### TEXTO FORNECIDO
Como se explica esta diferença entre países? “Portugal tem uma das mais baixas capacidades de aquecimento das casas durante o Inverno no conjunto dos países europeus, o que pode ter influência na mortalidade”, especulam os autores deste trabalho que só recentemente foi publicado no site do observatório europeu, apesar de estar concluído desde o Verão de 2013.

É  possível estabelecer um paralelo entre o que ocorreu em 2011/2012 e o excesso de mortalidade já verificado este Inverno (em três semanas morreram mais 1900 pessoas do que seria de esperar para esta altura do ano)? As autoridades têm dito que o excesso de mortalidade está a afectar basicamente as pessoas com mais de 75 anos. Mas só vai ser possível perceber-se o real impacto dentro de alguns meses, prevê um dos quatro especialistas que assina o estudo, o professor da Escola Nacional de Saúde Pública e ex-director geral da Saúde, Constantino Sakellarides, que olha sem surpresa para as situações de ruptura que se têm verificado em muitos serviços de urgência hospitalares desde o último Natal.

### DADOS ABAIXO
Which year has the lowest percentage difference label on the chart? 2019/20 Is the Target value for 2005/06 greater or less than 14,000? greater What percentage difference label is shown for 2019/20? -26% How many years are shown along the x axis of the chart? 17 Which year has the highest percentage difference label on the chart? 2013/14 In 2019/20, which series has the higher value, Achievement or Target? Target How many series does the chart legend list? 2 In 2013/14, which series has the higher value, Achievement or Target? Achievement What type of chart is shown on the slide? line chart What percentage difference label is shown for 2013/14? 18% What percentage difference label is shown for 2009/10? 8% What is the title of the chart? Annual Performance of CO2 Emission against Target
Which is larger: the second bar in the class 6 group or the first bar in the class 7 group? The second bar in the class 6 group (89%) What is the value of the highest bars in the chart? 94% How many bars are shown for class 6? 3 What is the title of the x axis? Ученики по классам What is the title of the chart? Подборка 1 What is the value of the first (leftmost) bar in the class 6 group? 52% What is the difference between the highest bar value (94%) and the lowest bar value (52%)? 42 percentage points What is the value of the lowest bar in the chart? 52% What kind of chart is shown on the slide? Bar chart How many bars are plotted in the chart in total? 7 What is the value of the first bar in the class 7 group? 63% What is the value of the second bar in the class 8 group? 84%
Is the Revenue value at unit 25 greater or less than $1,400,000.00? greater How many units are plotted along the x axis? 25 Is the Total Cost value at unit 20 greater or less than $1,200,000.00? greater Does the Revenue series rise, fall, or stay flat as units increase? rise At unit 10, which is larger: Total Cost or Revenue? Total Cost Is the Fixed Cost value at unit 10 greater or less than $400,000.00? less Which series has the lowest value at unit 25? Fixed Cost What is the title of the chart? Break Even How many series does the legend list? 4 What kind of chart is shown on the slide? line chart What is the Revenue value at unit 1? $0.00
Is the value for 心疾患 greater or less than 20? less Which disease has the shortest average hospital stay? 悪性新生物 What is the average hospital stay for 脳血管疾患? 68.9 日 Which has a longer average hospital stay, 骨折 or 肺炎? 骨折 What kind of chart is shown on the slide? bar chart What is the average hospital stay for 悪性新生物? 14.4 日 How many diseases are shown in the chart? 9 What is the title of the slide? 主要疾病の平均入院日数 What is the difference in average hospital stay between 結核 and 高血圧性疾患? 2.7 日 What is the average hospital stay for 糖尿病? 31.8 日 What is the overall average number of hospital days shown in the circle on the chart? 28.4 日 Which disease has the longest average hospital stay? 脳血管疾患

### A TAREFA
Resuma em duas frases o texto sobre o excesso de mortalidade no Inverno em Portugal.

### A SUA RESPOSTA
Os autores de um estudo publicado no site do observatório europeu especulam que a capacidade de aquecimento das casas durante o Inverno pode influenciar a mortalidade, visto ser em Portugal uma das mais baixas entre os países europeus. Sobre o excesso de mortalidade deste Inverno, com mais 1900 mortes do que o esperado em três semanas, sobretudo entre pessoas com mais de 75 anos, Constantino Sakellarides, um dos quatro especialistas que assinam o estudo, prevê que o real impacto só se perceberá dentro de alguns meses.